読む文章:

書名:大江戸えころじー事情
著者:石川 英輔
発行所:講談社
発行年月日:2000/11/25
ページ:335頁
定価:1800円+税
現代の日本は1日1人あたり原油換算で11.5リットルエネルギーを消費している。11万7500キロカロリー。10万キロカロリーというのは摂氏0度の水1トンを100度に沸騰させることが出来る熱量。アメリカは日本の2倍、OPEC加盟国平均1.2倍。湯水のようにエネルギーを使って一方通行の鉄路を走る特急電車のようにどこに向かって走るのか?向かっている方向は正しいのか?
昭和30年代に所得倍増、経済大国、経済経済を目標に舵を取ってきた方向が果たしてまともに評価できるのか?
260年続いた江戸時代、世界の列強の世界制覇の意図を読み取って中国、朝鮮、一部のヨーロッパ以外とは国交を遮断した鎖国政策。先人達の知恵に学ぶところもあるのではないか。江戸時代の先人の智慧をもう一度振り返ってみるのもいいのではないか。

提供データ:

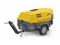 Дизельный компрессор Atlas Copco XAS 38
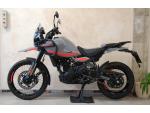 Klikněte pro detailní foto č. 12 - Royal Enfield Himalayan 450 - PŘEDVÁDĚCÍ STROJ, DPH, krásný stav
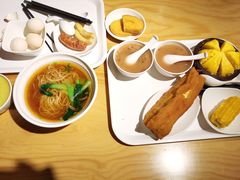 -阿那亚第一食堂 Cafeteria 1
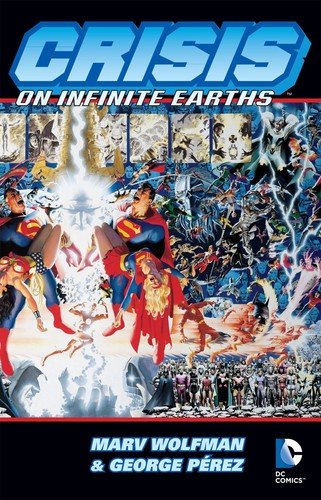 Crisi sulle terre - crisi, infinite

資料を読む:
**a)** 次の(i)~(iii)が紹介文の内容と合うかどうか、それぞれ「はい」か「いいえ」で答え、決め手となる紹介文の語句をそのまま引用してください。(i)アメリカのエネルギー消費は日本の2倍である。(ii)江戸時代は300年続いた。(iii)この本の定価は税込みで1800円である。
**b)** 紹介文の冒頭で書誌情報として示されている項目名を、すべて挙げてください。
**c)** 紹介文の最後の文に続けて、その先を書いてください。
データは紹介文とは別の資料です。

設問の解答:
**a)**
(i)はい。「アメリカは日本の2倍」
(ii)いいえ。「260年続いた江戸時代」
(iii)いいえ。「定価:1800円+税」

**b)** 書名、著者、発行所、発行年月日、ページ、定価

**c)**
当時江戸の人口は約110万人、日本の人口は3000万人、米の生産量は3000万石=450万トン、1人1年間1石あれば足りた。そして主に太陽エネルギーを使った植物、動物、人間が手間暇かけて暮らしていた時代。エネルギー消費量も今の1/100以下。勿論ゴミも汚染もない。利用的な循環型社会(逆にそんな暮らししかできなかった)したがってとても不便。手間暇をかけないと生きていけない。(しかし手間暇かけれが生きていけた)継続可能な社会を幕末の頃には完成していた。化石燃料を指数関数的に消費して後どれくらい100年200年単位で無くなってしまうことが予想される時代になっている。
江戸時代は山や森など木々を木炭、薪などにして消費するが、伐採した以上に次々と太陽エネルギーを吸収して育ってくる。江戸時代は低成長時代、封建的で庶民の暮らしは人間以下だったといって馬鹿にする。そんな教育を受けて戦後育った世代。そんな馬鹿な社会だったら260年も続かない。何しろ支配者階級といっても武士が5%、その他の95%が黙っていた訳がない。ソ連の共産党が強権をもって住民を監視して共産主義を徹底させても70年も経てばやっぱり崩壊するしかなかった。江戸時代は不便だったかも知れないが、それなりに生きて行くには良い世の中だったのではないか。記録に残るものは普段でないもの、飢饉などもたまにはあったかもしれないが、それは異常事態だった。西洋式の資本主義が絶対のものと考えていると柔軟な考えは出てこないと思う。かといって昔の不便な生活に戻れというのでもないが、江戸時代の人々の生き方を学ぶのも必要だと思う。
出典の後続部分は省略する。